If vehicles function independently of each other, stopping the vehicle causes a significant reaction. However, when the car has worked in a coordinated manner and communicates with each other while driving on the track, stopping in the lane will only cause a short delay.
When a synchronized car collapses in the inner lane, the robot vehicle in the outer lane slows down to facilitate the merging of cars in the inner lane.

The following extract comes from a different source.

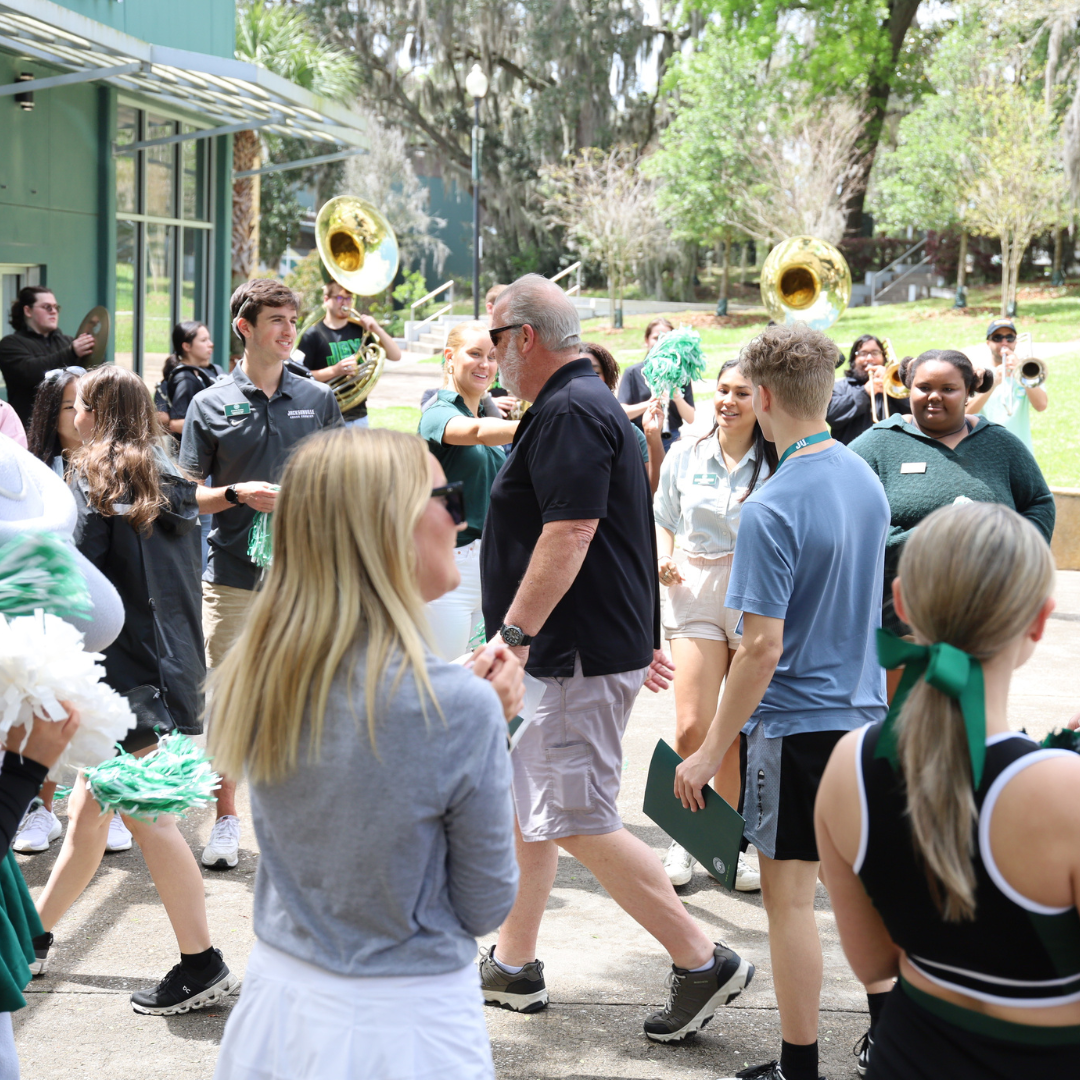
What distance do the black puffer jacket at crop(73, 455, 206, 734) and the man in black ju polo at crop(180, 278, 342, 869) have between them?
806mm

Synchronization – this is a vehicle that communicates with each other – increasing traffic by 35%. The researchers shared the results of their tests on Monday at the International Robotics and Automation Conference, which took place in Montreal this week.
“Autonomous cars can solve various driving problems in the city, but there must be a way to work together,” said Michael Heed, a Cambridge University student.
He helped develop algorithms that allow communicating cars to synchronize their actions in response to damage.
Researchers have used motion sensors and Raspberry Pi to let their miniature robot cars feel their environment and communicate via Wi-Fi. In order for cars to coordinate their actions, he and his research partners have adapted algorithms that allow real non-driver cars to make safe belt changes.
The effort is to test the technology of vehicles without drivers or based on computer simulations or real vehicles. However, using a real car is expensive and requires more space. Researchers from Cambridge suggest that their method can make testing automotive technology easier and cheaper without a driver. Each of their cars costs around $ 75.
“Our design enables a variety of practical and cost-effective experiments for autonomous vehicles,” said Amanda Nabi from Cambridge computer scientists. “In order for cars to be used safely on real roads, we need to know how they interact with each other to improve traffic safety and flow.”